* START Provided material *

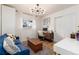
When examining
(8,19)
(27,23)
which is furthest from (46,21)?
(8,19)

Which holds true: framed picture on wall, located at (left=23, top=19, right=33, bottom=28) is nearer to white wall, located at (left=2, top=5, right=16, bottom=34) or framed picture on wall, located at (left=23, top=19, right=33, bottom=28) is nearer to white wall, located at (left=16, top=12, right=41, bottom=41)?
white wall, located at (left=16, top=12, right=41, bottom=41)

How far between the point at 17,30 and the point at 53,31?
5.50ft

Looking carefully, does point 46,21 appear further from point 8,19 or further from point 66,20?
point 8,19

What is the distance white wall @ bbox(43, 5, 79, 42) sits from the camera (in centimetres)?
305

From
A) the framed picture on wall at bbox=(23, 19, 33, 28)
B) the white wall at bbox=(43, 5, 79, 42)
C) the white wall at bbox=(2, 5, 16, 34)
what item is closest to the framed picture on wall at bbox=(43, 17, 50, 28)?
the white wall at bbox=(43, 5, 79, 42)

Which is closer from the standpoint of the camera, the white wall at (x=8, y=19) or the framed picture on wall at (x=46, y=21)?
the white wall at (x=8, y=19)

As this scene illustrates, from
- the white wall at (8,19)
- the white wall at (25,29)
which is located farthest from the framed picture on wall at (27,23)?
the white wall at (8,19)

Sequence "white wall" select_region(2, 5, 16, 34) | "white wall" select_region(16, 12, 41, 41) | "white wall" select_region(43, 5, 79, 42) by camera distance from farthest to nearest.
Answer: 1. "white wall" select_region(16, 12, 41, 41)
2. "white wall" select_region(2, 5, 16, 34)
3. "white wall" select_region(43, 5, 79, 42)

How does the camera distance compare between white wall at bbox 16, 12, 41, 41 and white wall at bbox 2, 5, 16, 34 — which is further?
white wall at bbox 16, 12, 41, 41

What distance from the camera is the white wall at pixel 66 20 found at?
305cm

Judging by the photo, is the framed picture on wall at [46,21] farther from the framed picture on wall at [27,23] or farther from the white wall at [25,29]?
the framed picture on wall at [27,23]

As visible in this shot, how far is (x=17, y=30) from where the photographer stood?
4.07 m
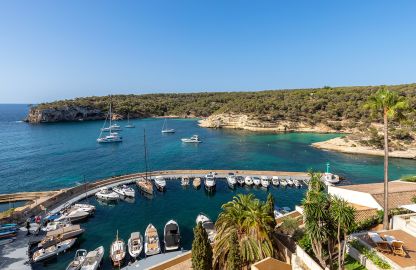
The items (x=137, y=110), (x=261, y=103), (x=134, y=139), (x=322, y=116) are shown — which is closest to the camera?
(x=134, y=139)

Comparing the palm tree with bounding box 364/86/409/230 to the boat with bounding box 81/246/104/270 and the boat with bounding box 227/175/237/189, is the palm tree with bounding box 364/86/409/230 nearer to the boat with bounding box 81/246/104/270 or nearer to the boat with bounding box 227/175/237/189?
the boat with bounding box 81/246/104/270

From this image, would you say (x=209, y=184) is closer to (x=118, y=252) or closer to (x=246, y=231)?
(x=118, y=252)

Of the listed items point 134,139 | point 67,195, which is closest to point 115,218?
point 67,195

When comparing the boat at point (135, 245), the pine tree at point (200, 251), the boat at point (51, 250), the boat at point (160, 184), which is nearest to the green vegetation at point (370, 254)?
the pine tree at point (200, 251)

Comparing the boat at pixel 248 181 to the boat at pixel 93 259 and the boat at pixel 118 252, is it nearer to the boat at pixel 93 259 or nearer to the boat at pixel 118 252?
the boat at pixel 118 252

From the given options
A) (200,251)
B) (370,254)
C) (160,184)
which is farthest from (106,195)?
(370,254)

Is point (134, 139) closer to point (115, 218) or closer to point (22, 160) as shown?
point (22, 160)

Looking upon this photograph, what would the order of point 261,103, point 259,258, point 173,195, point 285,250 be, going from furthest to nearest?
point 261,103, point 173,195, point 285,250, point 259,258
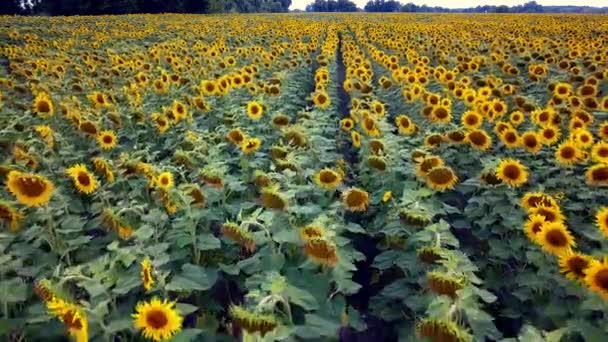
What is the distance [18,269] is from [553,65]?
27.3ft

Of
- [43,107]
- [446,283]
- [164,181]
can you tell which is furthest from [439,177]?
[43,107]

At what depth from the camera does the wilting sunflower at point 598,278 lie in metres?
2.37

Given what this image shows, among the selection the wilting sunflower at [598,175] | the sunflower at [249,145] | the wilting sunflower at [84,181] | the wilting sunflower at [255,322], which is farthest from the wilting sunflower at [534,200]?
the wilting sunflower at [84,181]

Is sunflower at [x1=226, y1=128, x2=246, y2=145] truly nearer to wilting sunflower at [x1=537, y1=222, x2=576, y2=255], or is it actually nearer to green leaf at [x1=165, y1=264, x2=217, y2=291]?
green leaf at [x1=165, y1=264, x2=217, y2=291]

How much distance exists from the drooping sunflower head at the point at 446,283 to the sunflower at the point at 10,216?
7.40 ft

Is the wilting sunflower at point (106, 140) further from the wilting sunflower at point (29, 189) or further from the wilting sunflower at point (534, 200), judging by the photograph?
the wilting sunflower at point (534, 200)

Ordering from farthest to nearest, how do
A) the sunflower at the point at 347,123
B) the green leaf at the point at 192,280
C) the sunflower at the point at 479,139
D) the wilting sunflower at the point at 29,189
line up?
the sunflower at the point at 347,123
the sunflower at the point at 479,139
the wilting sunflower at the point at 29,189
the green leaf at the point at 192,280

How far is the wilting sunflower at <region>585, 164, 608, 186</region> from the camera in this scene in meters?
3.65

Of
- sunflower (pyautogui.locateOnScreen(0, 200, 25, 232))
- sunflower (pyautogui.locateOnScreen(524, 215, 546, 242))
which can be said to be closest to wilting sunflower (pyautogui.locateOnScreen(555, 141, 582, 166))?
sunflower (pyautogui.locateOnScreen(524, 215, 546, 242))

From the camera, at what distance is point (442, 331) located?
1800 millimetres

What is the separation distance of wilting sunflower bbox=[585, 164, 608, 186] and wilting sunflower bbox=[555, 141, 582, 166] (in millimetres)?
370

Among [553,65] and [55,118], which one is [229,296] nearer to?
[55,118]

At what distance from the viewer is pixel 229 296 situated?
3.36 meters

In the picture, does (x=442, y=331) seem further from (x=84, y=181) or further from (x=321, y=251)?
(x=84, y=181)
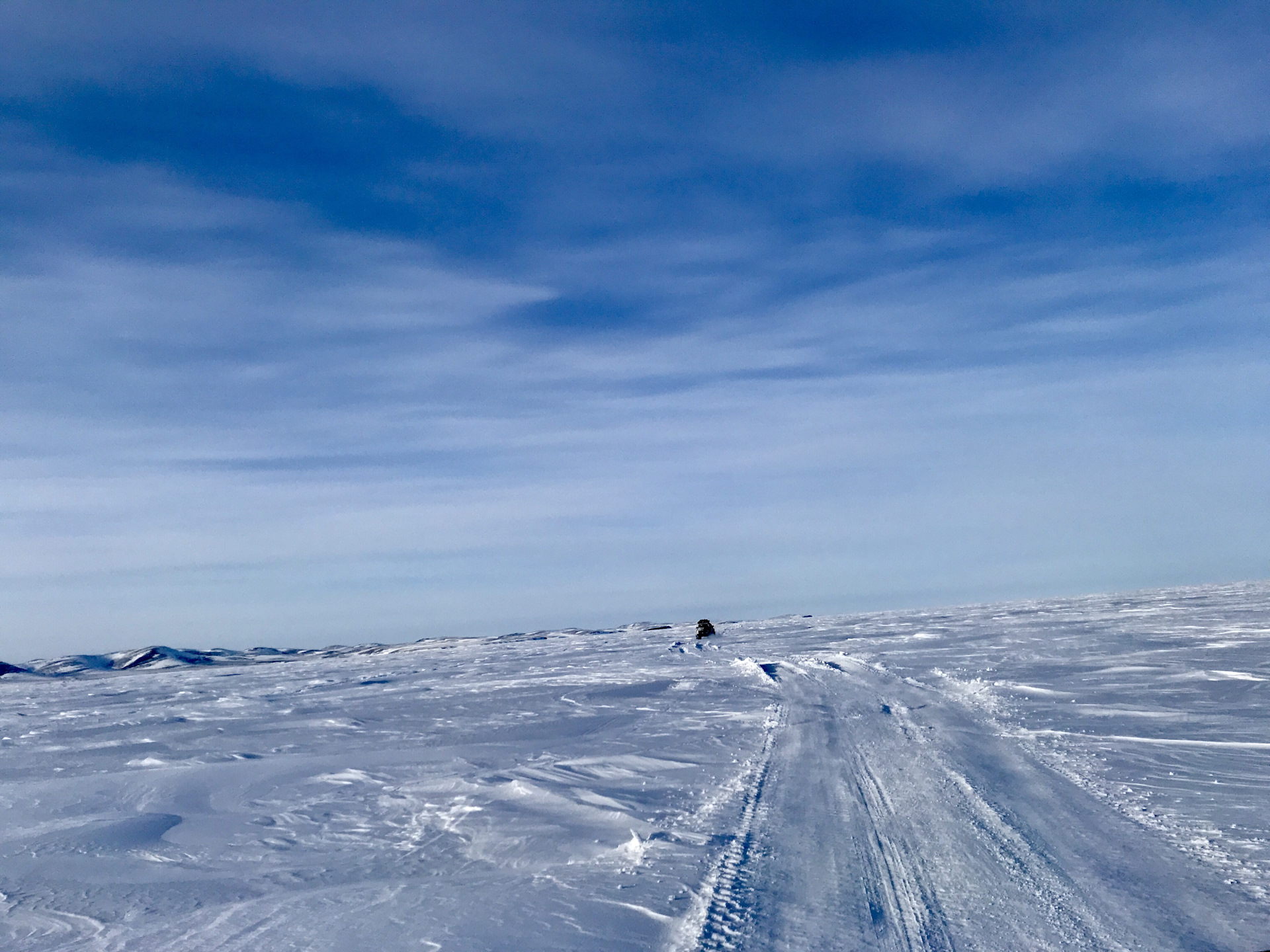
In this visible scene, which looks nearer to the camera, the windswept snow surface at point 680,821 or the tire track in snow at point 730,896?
the tire track in snow at point 730,896

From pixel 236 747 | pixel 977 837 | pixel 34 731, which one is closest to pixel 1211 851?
pixel 977 837

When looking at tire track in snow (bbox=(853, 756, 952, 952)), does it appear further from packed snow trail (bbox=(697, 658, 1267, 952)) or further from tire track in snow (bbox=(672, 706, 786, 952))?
tire track in snow (bbox=(672, 706, 786, 952))

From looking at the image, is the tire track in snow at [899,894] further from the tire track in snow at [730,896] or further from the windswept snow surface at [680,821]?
the tire track in snow at [730,896]

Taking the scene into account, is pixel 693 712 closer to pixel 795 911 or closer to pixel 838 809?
pixel 838 809

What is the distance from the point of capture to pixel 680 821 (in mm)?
6195

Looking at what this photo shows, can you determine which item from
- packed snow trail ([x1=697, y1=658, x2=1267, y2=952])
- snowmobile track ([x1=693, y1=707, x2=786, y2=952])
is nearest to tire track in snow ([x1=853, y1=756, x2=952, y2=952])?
packed snow trail ([x1=697, y1=658, x2=1267, y2=952])

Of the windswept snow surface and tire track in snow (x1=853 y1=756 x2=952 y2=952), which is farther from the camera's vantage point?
the windswept snow surface

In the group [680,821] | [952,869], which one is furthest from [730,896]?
[680,821]

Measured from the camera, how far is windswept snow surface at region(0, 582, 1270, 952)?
4.28 meters

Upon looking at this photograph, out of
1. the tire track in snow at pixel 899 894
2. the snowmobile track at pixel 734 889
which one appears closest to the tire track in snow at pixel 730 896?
the snowmobile track at pixel 734 889

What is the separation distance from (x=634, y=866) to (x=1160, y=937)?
9.64ft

* END Provided material *

Copy the lines unchanged, beginning with the one containing "Measured from the" and continuing through the last of the entries.

Measured from the camera, how far is windswept snow surface at region(0, 582, 1270, 952)?
4.28 meters

Upon looking at this photograph, out of
1. the tire track in snow at pixel 899 894
2. the snowmobile track at pixel 734 889
which one appears closest to the tire track in snow at pixel 730 896?
the snowmobile track at pixel 734 889

What is the separation distance from (x=634, y=866) to (x=1160, y=937)?
9.64ft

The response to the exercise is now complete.